Data breach reported at UnityPoint Health

Letters sent on Monday to people affected by the attack

Personal information about 1.4 million patients of UnityPoint Health may have been exposed as a result of an attack on the organization’s email system, leaders of the health care organization reported Monday.

UnityPoint Health sent letters on Monday to people affected by the security breach. The organization publicly revealed the problem Monday.

“We take our responsibility to protect patient information very seriously and deeply regret this incident occurred,” UnityPoint Health officials wrote in a statement.

The breach occurred between March 14 and April 3, according to UnityPoint Health. It was discovered May 31.

UnityPoint Health officials say that so far no one has reported any known or attempted misuse of personal information that could be related to the incident.

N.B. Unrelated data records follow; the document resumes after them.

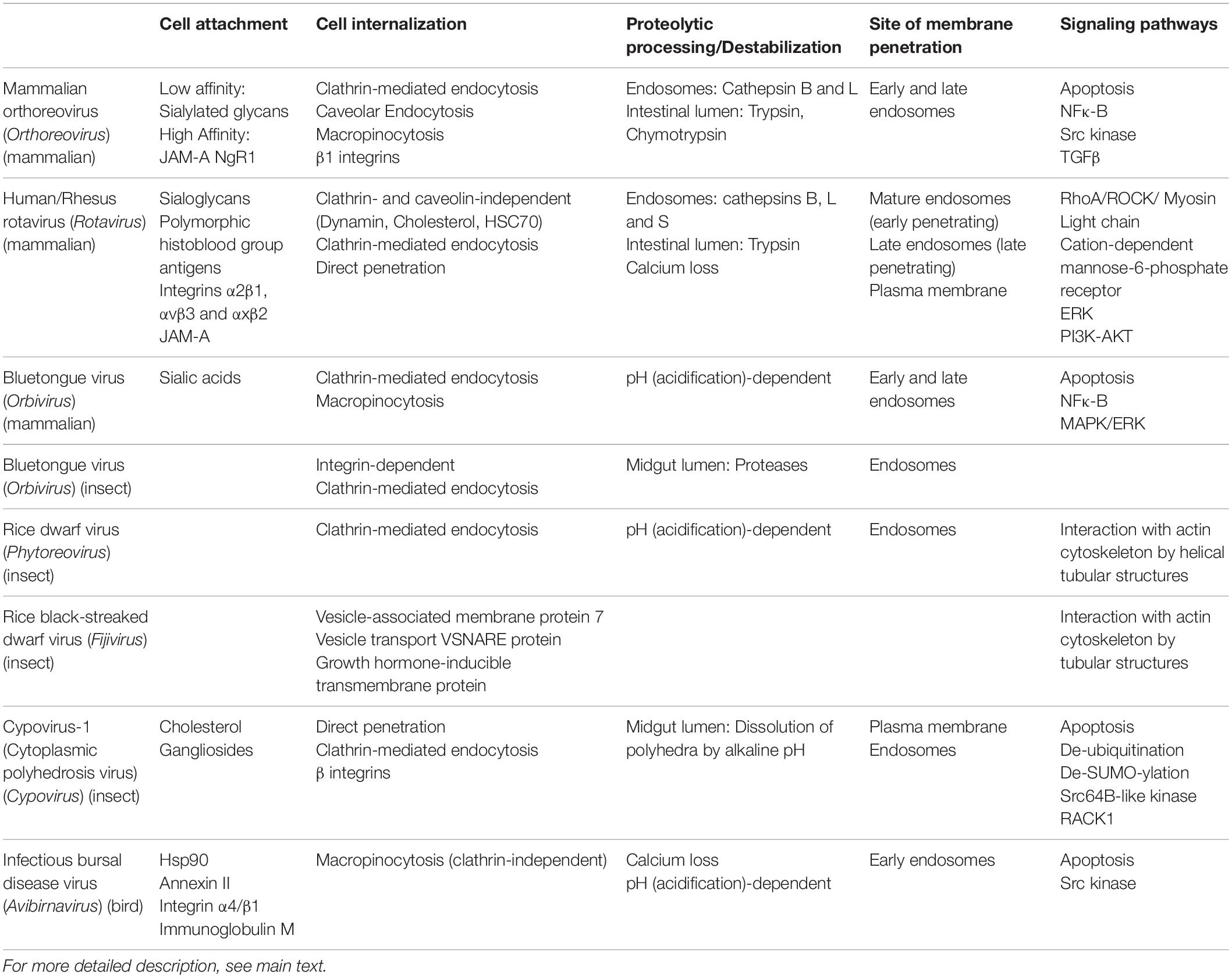 | | Cell attachment | Cell internalization | Proteolytic processing/Destabilization | Site of membrane penetration | Signaling pathways |
|---|---|---|---|---|---|
| Mammalian orthoreovirus (Orthoreovirus) (mammalian) | Low affinity: Sialylated glycans High Affinity: JAM-A NgR1 | Clathrin-mediated endocytosis Caveolar Endocytosis Macropinocytosis β1 integrins | Endosomes: Cathepsin B and L Intestinal lumen: Trypsin, Chymotrypsin | Early and late endosomes | Apoptosis NFκ-B Src kinase TGFβ |
| Human/Rhesus rotavirus (Rotavirus) (mammalian) | Sialoglycans Polymorphic histoblood group antigens Integrins α2β1, αvβ3 and αxβ2 JAM-A | Clathrin- and caveolin-independent (Dynamin, Cholesterol, HSC70) Clathrin-mediated endocytosis Direct penetration | Endosomes: cathepsins B, L and S Intestinal lumen: Trypsin Calcium loss | Mature endosomes (early penetrating) Late endosomes (late penetrating) Plasma membrane | RhoA/ROCK/ Myosin Light chain Cation-dependent mannose-6-phosphate receptor ERK PI3K-AKT |
| Bluetongue virus (Orbivirus) (mammalian) | Sialic acids | Clathrin-mediated endocytosis Macropinocytosis | pH (acidification)-dependent | Early and late endosomes | Apoptosis NFκ-B MAPK/ERK |
| Bluetongue virus (Orbivirus) (insect) | | Integrin-dependent Clathrin-mediated endocytosis | Midgut lumen: Proteases | Endosomes | |
| Rice dwarf virus (Phytoreovirus) (insect) | | Clathrin-mediated endocytosis | pH (acidification)-dependent | Endosomes | Interaction with actin cytoskeleton by helical tubular structures |
| Rice black-streaked dwarf virus (Fijivirus) (insect) | | Vesicle-associated membrane protein 7 Vesicle transport VSNARE protein Growth hormone-inducible transmembrane protein | | | Interaction with actin cytoskeleton by tubular structures |
| Cypovirus-1 (Cytoplasmic polyhedrosis virus) (Cypovirus) (insect) | Cholesterol Gangliosides | Direct penetration Clathrin-mediated endocytosis β integrins | Midgut lumen: Dissolution of polyhedra by alkaline pH | Plasma membrane Endosomes | Apoptosis De-ubiquitination De-SUMO-ylation Src64B-like kinase RACK1 |
| Infectious bursal disease virus (Avibirnavirus) (bird) | Hsp90 Annexin II Integrin α4/β1 Immunoglobulin M | Macropinocytosis (clathrin-independent) | Calcium loss pH (acidification)-dependent | Early endosomes | Apoptosis Src kinase |

For more detailed description, see main text.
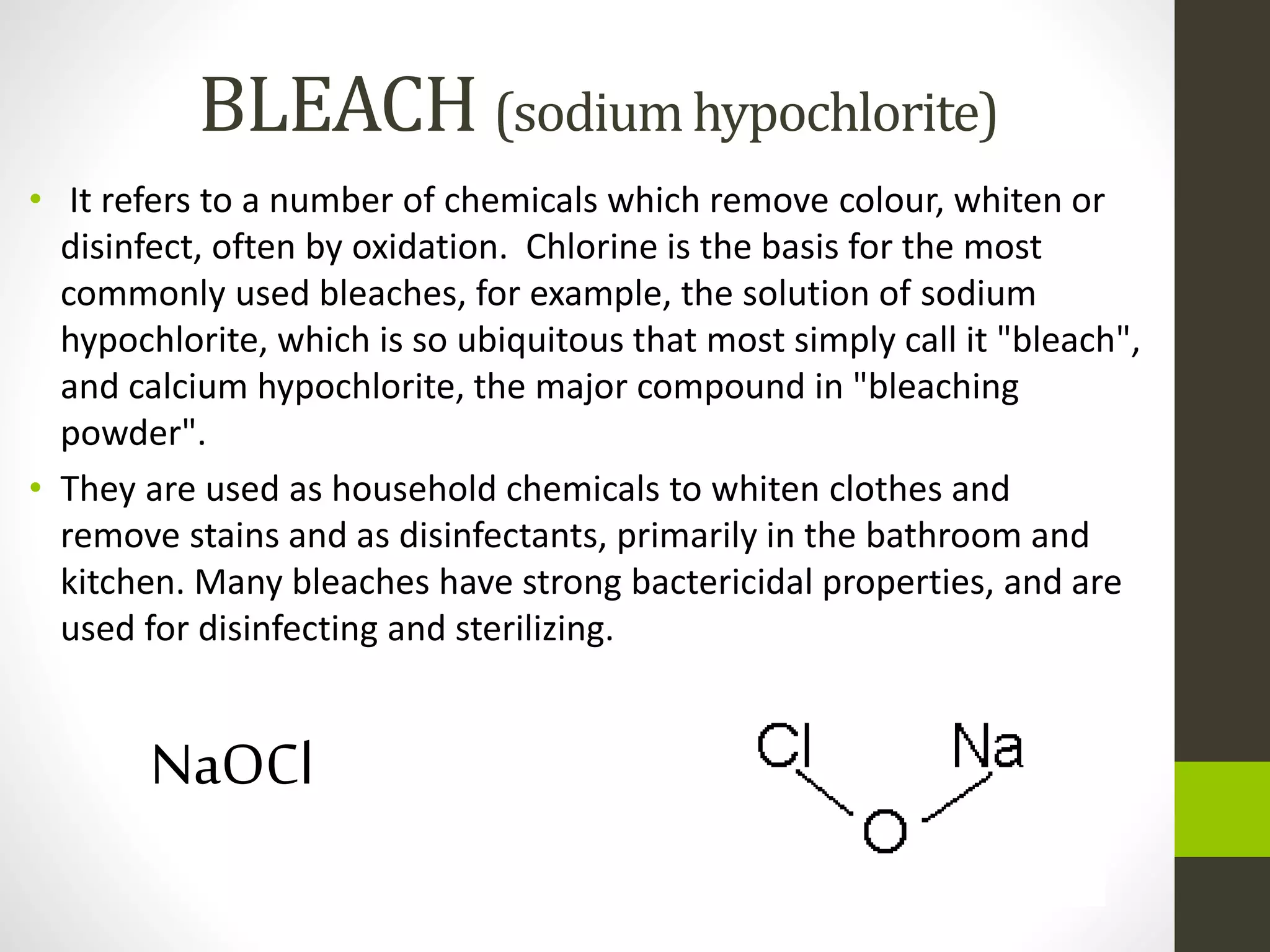 BLEACH (sodium hypochlorite)

• It refers to a number of chemicals which remove colour, whiten or disinfect, often by oxidation. Chlorine is the basis for the most commonly used bleaches, for example, the solution of sodium hypochlorite, which is so ubiquitous that most simply call it "bleach", and calcium hypochlorite, the major compound in "bleaching powder".

• They are used as household chemicals to whiten clothes and remove stains and as disinfectants, primarily in the bathroom and kitchen. Many bleaches have strong bactericidal properties, and are used for disinfecting and sterilizing.

$NaOCl$

Cl Na
O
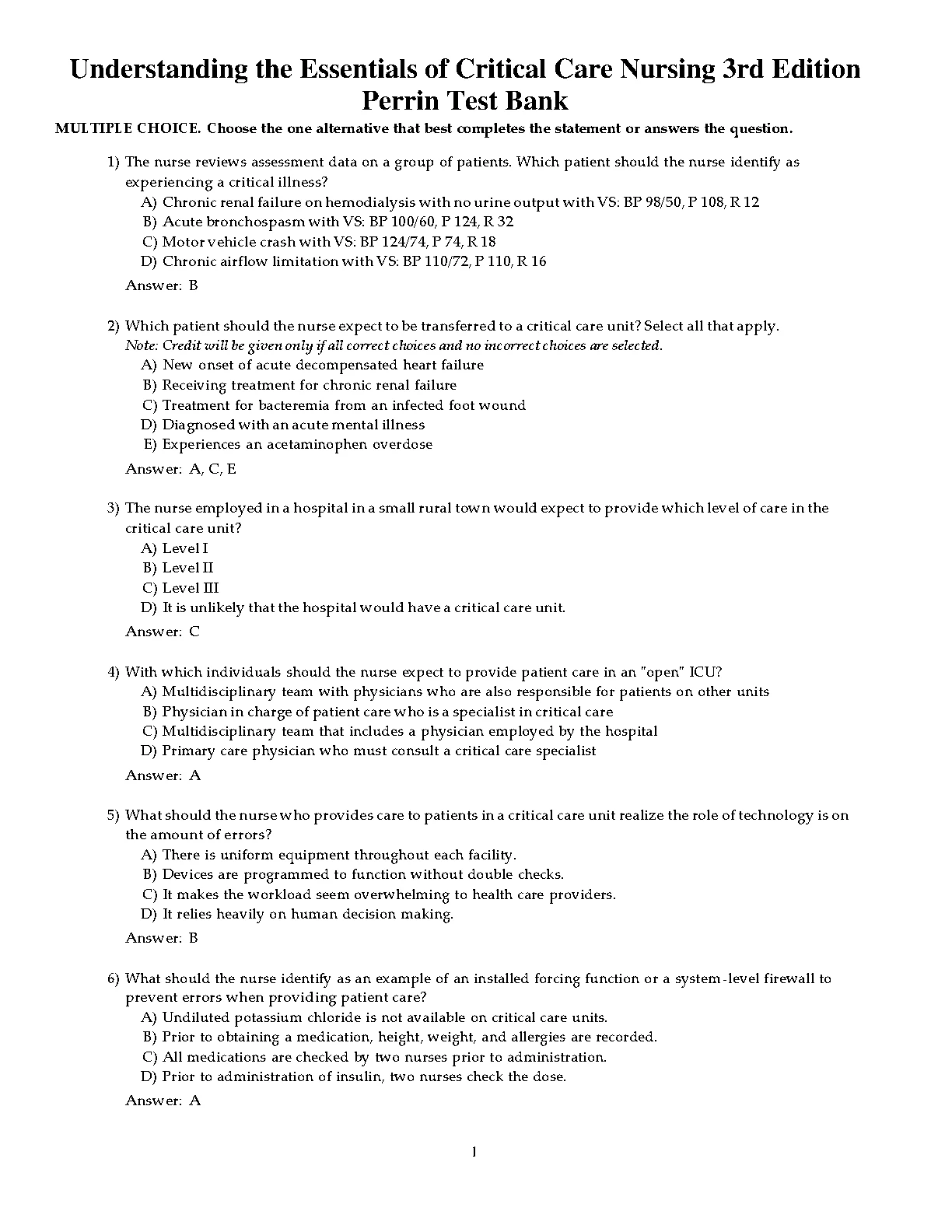 Understanding the Essentials of Critical Care Nursing 3rd Edition Perrin Test Bank

MULTIPLE CHOICE. Choose the one alternative that best completes the statement or answers the question.

1) The nurse reviews assessment data on a group of patients. Which patient should the nurse identify as experiencing a critical illness?
A) Chronic renal failure on hemodialysis with no urine output with VS: BP 98/50, P 108, R 12
B) Acute bronchospasm with VS: BP 100/60, P 124, R 32
C) Motor vehicle crash with VS: BP 124/74, P 74, R 18
D) Chronic airflow limitation with VS: BP 110/72, P 110, R 16
Answer: B

2) Which patient should the nurse expect to be transferred to a critical care unit? Select all that apply.
Note: Credit will be given only if all correct choices and no incorrect choices are selected.
A) New onset of acute decompensated heart failure
B) Receiving treatment for chronic renal failure
C) Treatment for bacteremia from an infected foot wound
D) Diagnosed with an acute mental illness
E) Experiences an acetaminophen overdose
Answer: A, C, E

3) The nurse employed in a hospital in a small rural town would expect to provide which level of care in the critical care unit?
A) Level I
B) Level II
C) Level III
D) It is unlikely that the hospital would have a critical care unit.
Answer: C

4) With which individuals should the nurse expect to provide patient care in an "open" ICU?
A) Multidisciplinary team with physicians who are also responsible for patients on other units
B) Physician in charge of patient care who is a specialist in critical care
C) Multidisciplinary team that includes a physician employed by the hospital
D) Primary care physician who must consult a critical care specialist
Answer: A

5) What should the nurse who provides care to patients in a critical care unit realize the role of technology is on the amount of errors?
A) There is uniform equipment throughout each facility.
B) Devices are programmed to function without double checks.
C) It makes the workload seem overwhelming to health care providers.
D) It relies heavily on human decision making.
Answer: B

6) What should the nurse identify as an example of an installed forcing function or a system-level firewall to prevent errors when providing patient care?
A) Undiluted potassium chloride is not available on critical care units.
B) Prior to obtaining a medication, height, weight, and allergies are recorded.
C) All medications are checked by two nurses prior to administration.
D) Prior to administration of insulin, two nurses check the dose.
Answer: A

1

Those responsible for the email attack were probably trying to get money from UnityPoint Health and were not trying to get patients’ personal information, according to the health care organization.

“Based on our investigation, we believe the perpetrators were trying to use the email system to divert payroll or vendor payments,” UnityPoint Health leaders wrote in a statement about the incident.

UnityPoint Health owns Trinity Regional Medical Center in Fort Dodge, plus clinics and other medical facilities in Fort Dodge and the surrounding area. The security breach apparently affects UnityPoint Health facilities throughout Iowa, Illinois and Wisconsin.

The incident is being investigated by law enforcement and a computer forensics firm. That investigation revealed that UnityPoint Health received a series of fraudulent emails that were made to look as if they came from an executive in the health care system. Those emails tricked some employees into revealing their confidential sign-in information. That gave the attackers access to email accounts.

After getting access to the system, the attackers may have seen emails that contained patient names, addresses, birth dates and medical information, according to UnityPoint Health.

In some cases, they may have received access to Social Security numbers, driver’s license numbers, payment card numbers and bank account numbers.

UnityPoint Health will offer free credit monitoring services to for one year to anyone whose Social Security number or driver’s license numbers were in the compromised emails.

To prevent such an attack from succeeding again, UnityPoint Health has reset the passwords for all compromised email accounts, conducted mandatory training for employees, added technology to identify suspicious emails and implemented a system that requires users to go through multiple steps to access the email system.

The electronic medical records system and the patient billing system were not impacted by the attack.